Tamil Nadu, the state of which Chennai is the capital, predicts in its climate change action plan that the average annual temperature will rise 3.1°C by 2100 from 1970-2000 levels, while annual rainfall will fall by as much as 9%. Worse still, precipitation during the June-September southwest monsoon, which typically brings the steady rain needed to grow crops and refill reservoirs, will reduce while the flood-prone cyclone season in the winter will become more intense. That could mean worse floods and droughts.

While climate change and extreme weather have played a part, the main culprit for Chennai’s water woes is poor planning on many levels.  Floods, drought, and sanitation are all interlinked.  The Tamil Nadu government says it is addressing the problem. In 2003, it passed a law requiring all buildings to harvest rainwater. The rule helped raise the water table, but the gains were soon eroded by a lack of maintenance. Efforts to recharge groundwater have also struggled to offset the volume of water being extracted through boreholes or private wells. 

Now, the government is pursuing a new approach inspired by the city’s past. The Greater Chennai Corporation is supporting an initiative called City of 1,000 Tanks, a reference to the ancient man-made lakes that were built around temples.

Supported by the Dutch government and the Asian Infrastructure Investment Bank, the plan is to restore some temple tanks and build hundreds of new ones with green slopes throughout the city to absorb and filter heavy rains, recharge the groundwater, and store water for use during dry months.
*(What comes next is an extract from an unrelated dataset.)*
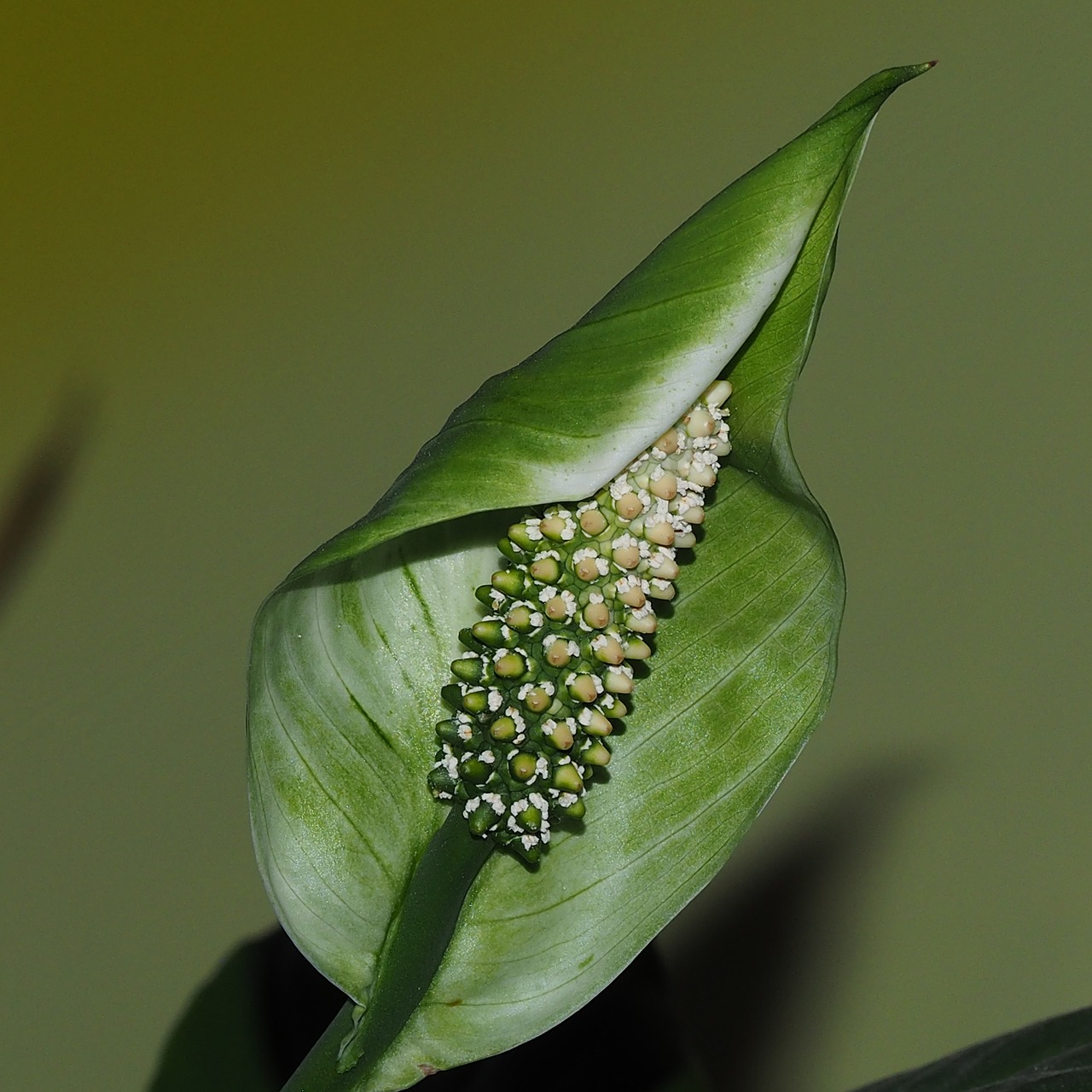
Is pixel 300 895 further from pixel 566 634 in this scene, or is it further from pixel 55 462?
pixel 55 462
Maui has two of the wettest places on Earth, but what is being done to store that water for use when there actually is a drought?  Like in Chennai, not much of anything.  At $97 billion in debt, Hawaii Democrats have consistently diverted Maui water management money to other state projects or worse, to their own pockets.  For the sake of present wealth and continued, Hawaii Democrats have sacrificed the future, repeatedly. Now one of the wettest places on Earth has no water.  Maui has water! Water everywhere…but not one drop to drink, thanks to Democrats.